Your copy should begin with the line containing "Капитализация фондовых рынков", end with the line containing "Температура микросхемы в", match the listing below exactly, and contain no pictures.

## Input
#####
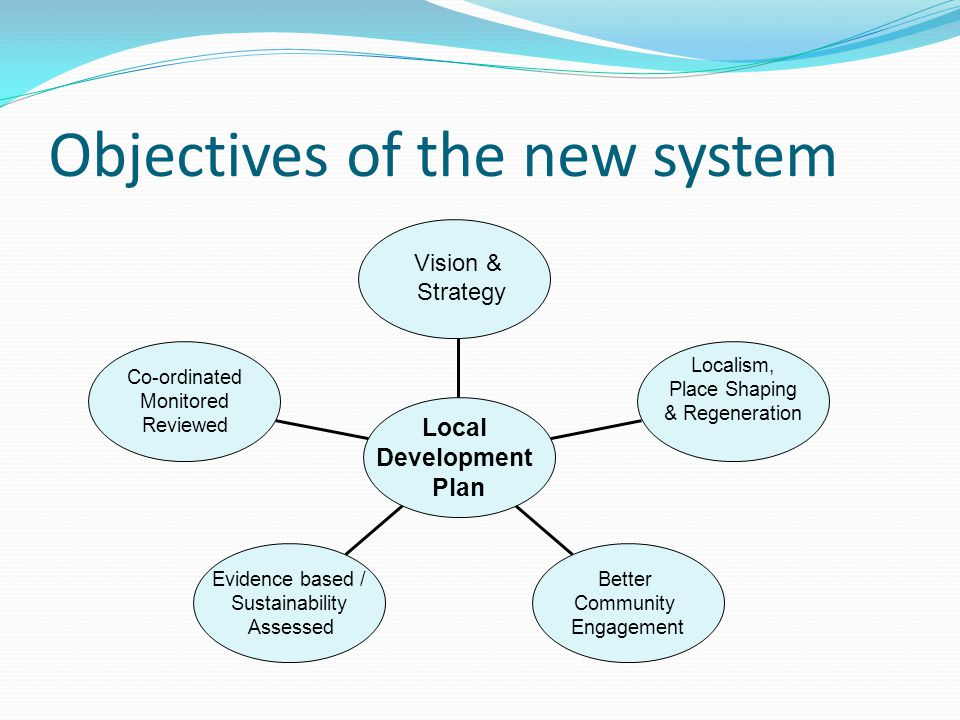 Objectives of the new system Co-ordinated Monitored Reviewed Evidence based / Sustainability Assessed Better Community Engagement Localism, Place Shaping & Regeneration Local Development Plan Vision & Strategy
#####
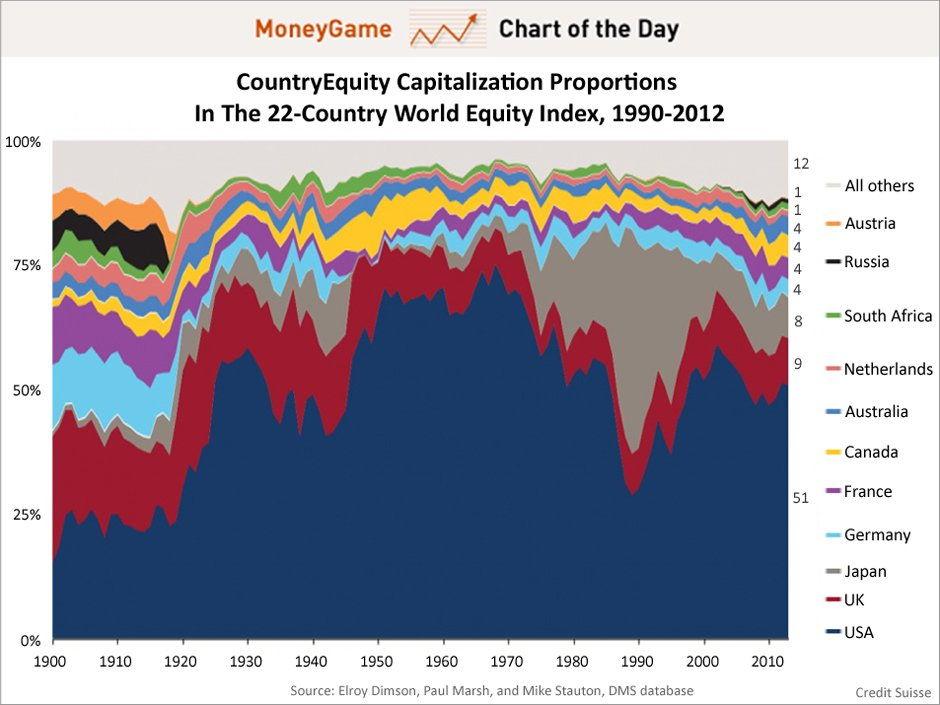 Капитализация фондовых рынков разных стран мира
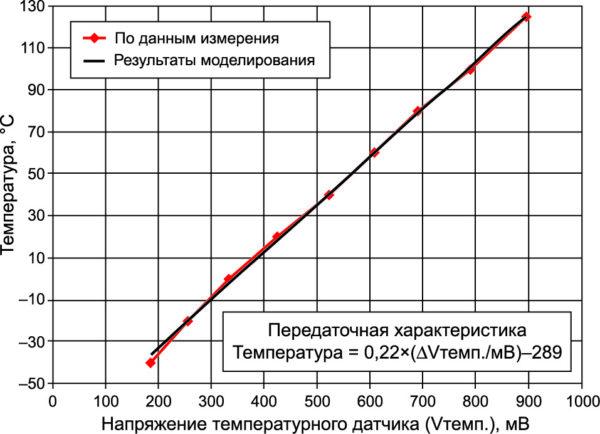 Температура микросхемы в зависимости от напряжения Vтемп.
#####
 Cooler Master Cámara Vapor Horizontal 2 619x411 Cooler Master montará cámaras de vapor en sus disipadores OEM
#####
## Exercise result
 Капитализация фондовых рынков разных стран мира
 Температура микросхемы в зависимости от напряжения Vтемп.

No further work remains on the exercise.